At a Glance
An integrated approach to restoring natural, financial and social capital is being tested in west Denver as a national model for urban regeneration at the district scale.
Revitalization of the 6,000-acre Sun Valley and Greater West Denver area is a priority for the City of Denver and the Denver Housing Authority. Cut off from Denver’s nearby central business district by a lack of road connectivity, and plagued with low income and high levels of unemployment, the area’s neighborhoods have become both physically and psychologically isolated.

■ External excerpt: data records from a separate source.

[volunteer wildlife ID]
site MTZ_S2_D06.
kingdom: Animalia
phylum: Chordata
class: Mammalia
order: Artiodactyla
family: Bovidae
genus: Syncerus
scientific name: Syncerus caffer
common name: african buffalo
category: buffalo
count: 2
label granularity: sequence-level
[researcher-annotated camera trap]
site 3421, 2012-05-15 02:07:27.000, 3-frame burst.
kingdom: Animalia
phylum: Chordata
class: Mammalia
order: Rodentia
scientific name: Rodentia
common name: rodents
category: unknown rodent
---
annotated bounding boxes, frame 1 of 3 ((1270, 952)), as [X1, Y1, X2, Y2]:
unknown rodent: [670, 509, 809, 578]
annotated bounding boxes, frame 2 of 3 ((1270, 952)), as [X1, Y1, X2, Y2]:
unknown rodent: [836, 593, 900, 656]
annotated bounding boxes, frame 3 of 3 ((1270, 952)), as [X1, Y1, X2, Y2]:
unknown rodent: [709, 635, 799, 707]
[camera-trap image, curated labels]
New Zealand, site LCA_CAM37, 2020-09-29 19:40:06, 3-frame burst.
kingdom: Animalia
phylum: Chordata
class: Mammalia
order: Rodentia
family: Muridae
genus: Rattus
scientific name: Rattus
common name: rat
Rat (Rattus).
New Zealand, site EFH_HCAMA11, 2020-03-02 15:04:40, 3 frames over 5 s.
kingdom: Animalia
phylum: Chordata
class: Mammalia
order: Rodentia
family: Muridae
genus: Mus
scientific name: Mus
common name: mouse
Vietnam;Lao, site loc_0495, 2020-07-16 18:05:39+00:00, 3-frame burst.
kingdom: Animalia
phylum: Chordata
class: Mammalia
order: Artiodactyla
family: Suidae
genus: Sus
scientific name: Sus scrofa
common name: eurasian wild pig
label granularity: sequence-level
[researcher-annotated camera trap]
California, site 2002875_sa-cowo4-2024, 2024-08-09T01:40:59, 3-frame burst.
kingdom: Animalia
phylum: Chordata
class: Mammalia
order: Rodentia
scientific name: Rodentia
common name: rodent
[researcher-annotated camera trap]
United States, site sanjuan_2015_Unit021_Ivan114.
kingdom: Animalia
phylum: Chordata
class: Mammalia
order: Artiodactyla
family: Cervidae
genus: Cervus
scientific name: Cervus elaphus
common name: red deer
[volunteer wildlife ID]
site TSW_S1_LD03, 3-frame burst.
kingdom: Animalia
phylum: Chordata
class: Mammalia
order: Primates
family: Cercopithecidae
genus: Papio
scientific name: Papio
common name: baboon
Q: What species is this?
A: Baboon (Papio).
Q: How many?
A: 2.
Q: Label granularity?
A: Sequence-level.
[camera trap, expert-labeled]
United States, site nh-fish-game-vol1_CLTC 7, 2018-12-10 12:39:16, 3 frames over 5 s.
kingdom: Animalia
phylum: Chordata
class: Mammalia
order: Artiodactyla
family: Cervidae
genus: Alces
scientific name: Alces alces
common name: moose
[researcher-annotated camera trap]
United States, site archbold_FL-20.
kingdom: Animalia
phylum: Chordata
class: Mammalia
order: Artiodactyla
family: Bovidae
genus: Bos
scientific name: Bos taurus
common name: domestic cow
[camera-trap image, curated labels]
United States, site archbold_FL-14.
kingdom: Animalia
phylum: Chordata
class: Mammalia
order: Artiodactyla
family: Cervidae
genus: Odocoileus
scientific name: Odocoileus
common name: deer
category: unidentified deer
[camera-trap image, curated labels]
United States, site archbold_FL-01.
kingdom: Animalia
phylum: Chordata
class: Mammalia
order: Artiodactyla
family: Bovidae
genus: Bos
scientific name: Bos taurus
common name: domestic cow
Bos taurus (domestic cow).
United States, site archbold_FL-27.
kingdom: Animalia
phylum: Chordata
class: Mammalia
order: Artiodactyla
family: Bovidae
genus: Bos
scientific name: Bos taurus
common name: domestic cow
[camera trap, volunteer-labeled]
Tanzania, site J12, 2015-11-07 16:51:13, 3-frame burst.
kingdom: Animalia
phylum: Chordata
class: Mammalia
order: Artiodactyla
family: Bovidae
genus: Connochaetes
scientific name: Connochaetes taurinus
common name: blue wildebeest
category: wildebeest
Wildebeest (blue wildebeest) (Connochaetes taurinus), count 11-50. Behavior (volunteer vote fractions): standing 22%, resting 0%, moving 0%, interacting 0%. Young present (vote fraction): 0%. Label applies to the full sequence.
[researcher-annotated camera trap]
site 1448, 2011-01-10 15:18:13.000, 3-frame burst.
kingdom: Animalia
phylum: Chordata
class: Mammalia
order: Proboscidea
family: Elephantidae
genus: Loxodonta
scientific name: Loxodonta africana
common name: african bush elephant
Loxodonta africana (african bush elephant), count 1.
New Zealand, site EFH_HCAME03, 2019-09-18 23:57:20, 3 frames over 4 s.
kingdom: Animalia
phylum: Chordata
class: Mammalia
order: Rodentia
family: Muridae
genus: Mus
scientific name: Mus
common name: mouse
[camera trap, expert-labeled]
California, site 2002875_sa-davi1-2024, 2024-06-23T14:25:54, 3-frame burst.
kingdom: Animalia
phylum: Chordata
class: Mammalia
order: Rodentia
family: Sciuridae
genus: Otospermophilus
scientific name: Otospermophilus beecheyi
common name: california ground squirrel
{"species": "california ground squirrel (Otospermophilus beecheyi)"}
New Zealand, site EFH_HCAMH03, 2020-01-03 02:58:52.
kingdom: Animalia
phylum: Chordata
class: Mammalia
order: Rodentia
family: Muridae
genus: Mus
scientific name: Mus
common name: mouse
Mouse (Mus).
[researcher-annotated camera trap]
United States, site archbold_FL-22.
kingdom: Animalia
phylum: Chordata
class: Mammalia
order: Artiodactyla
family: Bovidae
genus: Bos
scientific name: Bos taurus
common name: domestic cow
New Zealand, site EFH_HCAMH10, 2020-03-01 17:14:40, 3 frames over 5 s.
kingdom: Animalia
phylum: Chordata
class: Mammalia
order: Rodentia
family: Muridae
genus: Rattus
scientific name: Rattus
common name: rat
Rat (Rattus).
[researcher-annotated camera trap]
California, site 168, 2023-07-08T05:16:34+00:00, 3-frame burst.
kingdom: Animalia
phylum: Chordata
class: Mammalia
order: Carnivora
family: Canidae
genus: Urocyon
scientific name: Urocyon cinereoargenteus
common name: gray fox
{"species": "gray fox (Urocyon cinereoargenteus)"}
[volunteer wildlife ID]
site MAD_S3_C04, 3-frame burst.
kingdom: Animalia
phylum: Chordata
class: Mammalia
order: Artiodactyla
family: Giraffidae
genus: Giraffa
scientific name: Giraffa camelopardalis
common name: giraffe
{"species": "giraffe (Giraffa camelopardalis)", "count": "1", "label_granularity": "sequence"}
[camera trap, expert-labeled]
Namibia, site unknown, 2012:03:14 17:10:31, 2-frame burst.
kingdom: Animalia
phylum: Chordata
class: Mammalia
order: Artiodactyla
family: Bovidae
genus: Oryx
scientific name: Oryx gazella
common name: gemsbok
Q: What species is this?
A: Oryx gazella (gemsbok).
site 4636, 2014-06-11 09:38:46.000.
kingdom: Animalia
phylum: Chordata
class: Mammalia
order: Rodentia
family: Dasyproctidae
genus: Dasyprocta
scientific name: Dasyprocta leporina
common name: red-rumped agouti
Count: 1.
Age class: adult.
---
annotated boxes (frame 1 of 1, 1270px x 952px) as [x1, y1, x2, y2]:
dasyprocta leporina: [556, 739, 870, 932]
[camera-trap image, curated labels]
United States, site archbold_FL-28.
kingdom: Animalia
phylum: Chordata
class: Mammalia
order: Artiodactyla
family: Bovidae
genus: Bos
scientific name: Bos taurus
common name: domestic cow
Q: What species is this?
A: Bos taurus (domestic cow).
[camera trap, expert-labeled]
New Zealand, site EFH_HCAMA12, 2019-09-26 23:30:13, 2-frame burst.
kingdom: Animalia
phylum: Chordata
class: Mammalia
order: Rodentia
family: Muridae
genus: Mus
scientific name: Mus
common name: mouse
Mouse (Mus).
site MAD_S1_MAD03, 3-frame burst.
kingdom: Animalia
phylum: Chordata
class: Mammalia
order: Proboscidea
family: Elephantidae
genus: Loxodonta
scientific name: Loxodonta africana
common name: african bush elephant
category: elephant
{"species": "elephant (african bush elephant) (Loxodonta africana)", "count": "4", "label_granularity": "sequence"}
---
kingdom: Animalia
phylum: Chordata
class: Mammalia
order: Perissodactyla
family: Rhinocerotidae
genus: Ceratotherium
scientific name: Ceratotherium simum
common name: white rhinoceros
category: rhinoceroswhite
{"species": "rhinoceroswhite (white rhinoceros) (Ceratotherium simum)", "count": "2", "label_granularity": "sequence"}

Biohabitats helped a partnership group–including CityCraft, the City and County of Denver, the Gates Family Foundation, the Denver Housing Authority, the Denver Foundation, and Enterprise Community Partners–to assess the potential for West Denver to become a model for sustainable and resilient urban regeneration at the district scale. The first phase of this effort involved collecting data and information to assess current conditions at the systems-level scale and understand how those conditions evolved. In the second phase, the information was analyzed, and a framework for strategically integrating solutions for issues was recommended. Recommendations centered around a long-term, collective impact approach to restore the area’s economic, environmental, and social health.
Biohabitats led the evaluation of the project area’s natural capital and ecosystem services. This included describing the natural systems and ecological history including current conditions, key ecosystem services, and opportunities for restoration and regeneration of urban ecological systems. In addition to reviewing available documents, conducting site visits, and performing asset mapping, analysis, and synthesis, the Biohabitats team was asked to identify previously undetected economic/environmental/social links related to the revitalization and to develop integration initiatives to address these issues. Core assets identified included parks and open space, gulches, the South Platte River, trails and corridors, schools, and other community centers. Integration opportunities were developed that included cross-sector ideas for improving green infrastructure, ecosystem health, education, art, job creation, healthy lifestyles, food supply, and safety. Informed by Biohabitats findings, the study highlighted the need for strategic selection of restoration projects, innovative investment structures, institutional engagement for scaling of investments, and incentivizing resilient infrastructure.